Wednesday, November 6, 2013

Homestead Burnout

     I'm tired. Tired as hell. There just aren't enough hours in the day right now.


     Our youngest three kids are 4 1/2 years, 2 1/2 years and 6 months old. They're all boys. Our preschooler and toddler sons seem to operate on only two speeds: endless font of bubbling energy and fast asleep (while snoring loudly.) The frequency of the former by far outweighs that of the latter. They climb everything like miniature Sherpas, empty bins of toys at lightning speed and throw down like tiny MMA fighters. Their baby brother is a sweet, happy baby but as all babies do, he's teething. He's also growing like the proverbial weed and requires near-constant breast milk refills and corresponding diaper changes around the clock. Our three older daughters rightfully need attention too (and often need their limbs and possessions saved from their brothers.) The laundry, the cooking, the errands... I'm tired. 
         
           Luckily the garden is finished for the year. The turkeys have been checked into Hotel Sub-Zero and are no longer crapping on our porch and menacing the barn cats. The goats are still their goat-ly selves, requiring their own care and taking advantage of every chance to cause mayhem. Breeding season brought its usual shenanigans; the does taunting the bucks, daring them to rip down the fence for the fifth time, escapes here and there that had to be carefully documented 'just incase.' Half the chickens are thrilled with the lovely little coop Justin built them, but the other half stubbornly retreat to the barn every night instead. The rebels are staging a protest and ignoring the nest boxes, laying their eggs in top-secret hidden nests and forcing us to search the barn for them every day. Tired... So tired.

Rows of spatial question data
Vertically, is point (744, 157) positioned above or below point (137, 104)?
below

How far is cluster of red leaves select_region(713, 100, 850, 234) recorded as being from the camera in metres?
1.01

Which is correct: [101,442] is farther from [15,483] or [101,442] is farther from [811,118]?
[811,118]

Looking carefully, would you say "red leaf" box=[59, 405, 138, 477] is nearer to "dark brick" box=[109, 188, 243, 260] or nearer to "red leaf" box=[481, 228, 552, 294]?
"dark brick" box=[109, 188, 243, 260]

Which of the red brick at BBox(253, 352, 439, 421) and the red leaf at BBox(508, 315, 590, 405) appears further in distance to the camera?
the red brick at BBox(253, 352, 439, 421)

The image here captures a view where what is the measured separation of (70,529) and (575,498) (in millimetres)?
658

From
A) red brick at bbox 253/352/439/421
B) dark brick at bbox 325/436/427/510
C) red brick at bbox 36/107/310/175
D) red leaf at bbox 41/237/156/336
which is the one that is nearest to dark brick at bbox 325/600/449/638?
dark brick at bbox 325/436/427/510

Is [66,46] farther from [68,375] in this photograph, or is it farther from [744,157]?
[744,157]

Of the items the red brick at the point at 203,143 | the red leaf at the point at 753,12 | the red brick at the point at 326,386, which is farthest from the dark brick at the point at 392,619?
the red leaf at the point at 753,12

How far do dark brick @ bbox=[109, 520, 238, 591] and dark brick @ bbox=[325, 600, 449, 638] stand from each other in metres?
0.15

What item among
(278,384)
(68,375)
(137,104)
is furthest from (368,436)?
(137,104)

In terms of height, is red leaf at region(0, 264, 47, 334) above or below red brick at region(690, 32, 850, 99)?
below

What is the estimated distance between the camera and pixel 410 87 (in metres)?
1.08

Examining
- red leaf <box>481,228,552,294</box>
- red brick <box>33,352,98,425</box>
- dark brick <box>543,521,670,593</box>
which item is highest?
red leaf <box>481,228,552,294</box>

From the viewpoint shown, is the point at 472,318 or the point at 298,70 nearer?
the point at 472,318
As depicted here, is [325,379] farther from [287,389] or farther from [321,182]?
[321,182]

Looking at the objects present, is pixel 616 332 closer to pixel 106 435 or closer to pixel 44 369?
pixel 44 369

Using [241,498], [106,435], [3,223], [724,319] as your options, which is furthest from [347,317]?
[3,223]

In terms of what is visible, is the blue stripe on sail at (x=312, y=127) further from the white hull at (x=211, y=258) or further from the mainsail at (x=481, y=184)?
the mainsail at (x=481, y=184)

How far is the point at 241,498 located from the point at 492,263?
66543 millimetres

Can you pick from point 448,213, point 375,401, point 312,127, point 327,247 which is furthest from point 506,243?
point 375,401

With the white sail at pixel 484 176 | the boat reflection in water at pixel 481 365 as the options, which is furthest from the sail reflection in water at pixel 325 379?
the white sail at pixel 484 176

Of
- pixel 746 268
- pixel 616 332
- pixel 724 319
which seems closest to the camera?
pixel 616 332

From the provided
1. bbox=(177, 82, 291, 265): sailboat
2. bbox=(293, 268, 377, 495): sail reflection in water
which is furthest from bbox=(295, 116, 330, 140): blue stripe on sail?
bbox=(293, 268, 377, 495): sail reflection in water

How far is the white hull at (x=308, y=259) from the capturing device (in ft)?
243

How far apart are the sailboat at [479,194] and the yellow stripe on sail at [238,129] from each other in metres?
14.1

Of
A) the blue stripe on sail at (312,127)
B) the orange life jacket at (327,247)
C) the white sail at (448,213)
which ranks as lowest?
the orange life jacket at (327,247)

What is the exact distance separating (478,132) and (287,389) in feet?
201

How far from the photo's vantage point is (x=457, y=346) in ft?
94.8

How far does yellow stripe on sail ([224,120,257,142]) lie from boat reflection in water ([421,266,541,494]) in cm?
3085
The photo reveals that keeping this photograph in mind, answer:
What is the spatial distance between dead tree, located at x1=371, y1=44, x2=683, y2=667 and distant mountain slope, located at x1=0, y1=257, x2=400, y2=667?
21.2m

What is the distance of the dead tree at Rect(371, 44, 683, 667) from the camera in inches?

Exercise task A
Answer these questions from the homestead burnout post:
(i) How old are the three youngest children?
(ii) Who built the chickens' coop?
(iii) Where does half of the chicken flock go every night instead of the coop?
Exercise task B
List every kind of animal kept on the homestead that the homestead burnout post mentions.

Answer A
(i) 4 1/2 years, 2 1/2 years and 6 months old
(ii) Justin
(iii) The barn

Answer B
Turkeys, barn cats, goats, chickens